* Start SOURCE PASSAGE *
Why does python's built in binary search function run so much faster?

16

(Already answered by sharth's comment.)

I've written a binary search algorithm in python, that more or less follows the same structure as the bisect_left function found in the bisect module. In fact it has a couple less conditionals as I know that the high point will be the length of the list and the low will be 0. Yet for some reason the built in function runs 5 times as fast as mine.

My code is as follows:

def bisection_search(word, t):

    high = len(t)
    low = 0

    while low < high:
        half = (high+low)/2
        if t[half] < word:
            low = half + 1
        else:
            high = half
    return low

The source code for the built in function is:

def bisect_left(a, x, lo=0, hi=None):
    if lo < 0:
        raise ValueError('lo must be non-negative')
    if hi is None:
        hi = len(a)
    while lo < hi:
        mid = (lo+hi)//2
        if a[mid] < x: lo = mid+1
        else: hi = mid
    return lo

As you can see, virtually identical. However the timed out put for the my function (searching for the last term in an ordered list of 100,000 words) is -3.60012054443e-05, where as the built in achieves -6.91413879395e-06. What explains this difference?

In the source code there is a comment at the end that says "Overwrite above definitions with a fast C implementation" - is this what explains the difference? If so, how would I go about creating such a precompiled module?
* End SOURCE PASSAGE *
WORK TO BE COMPLETED. Revise the post on Python's binary search, starting at "The source code for" and ending at "explains this difference?", by replacing "mid" with "middle". The material after this point has no connection to the post on Python's binary search.
* Start SUPPLIED RECORDS *
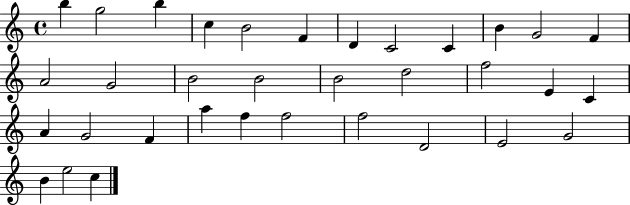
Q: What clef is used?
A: treble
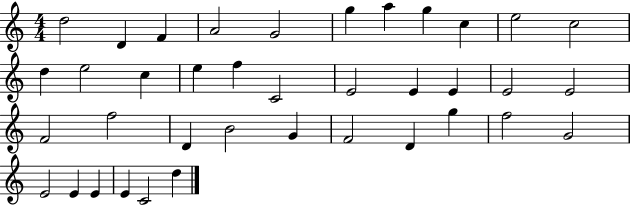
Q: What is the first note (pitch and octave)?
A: D5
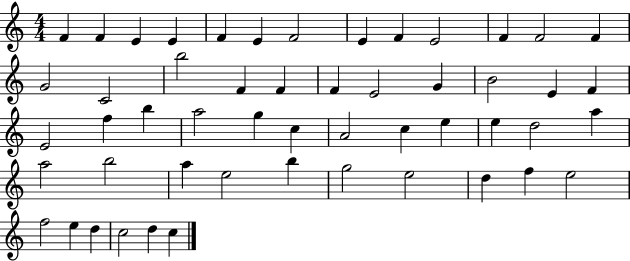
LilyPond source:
* End SUPPLIED RECORDS *
RESULT OF THE EXERCISE.
The source code for the built in function is:

def bisect_left(a, x, lo=0, hi=None):
    if lo < 0:
        raise ValueError('lo must be non-negative')
    if hi is None:
        hi = len(a)
    while lo < hi:
        middle = (lo+hi)//2
        if a[middle] < x: lo = middle+1
        else: hi = middle
    return lo

As you can see, virtually identical. However the timed out put for the my function (searching for the last term in an ordered list of 100,000 words) is -3.60012054443e-05, where as the built in achieves -6.91413879395e-06. What explains this difference?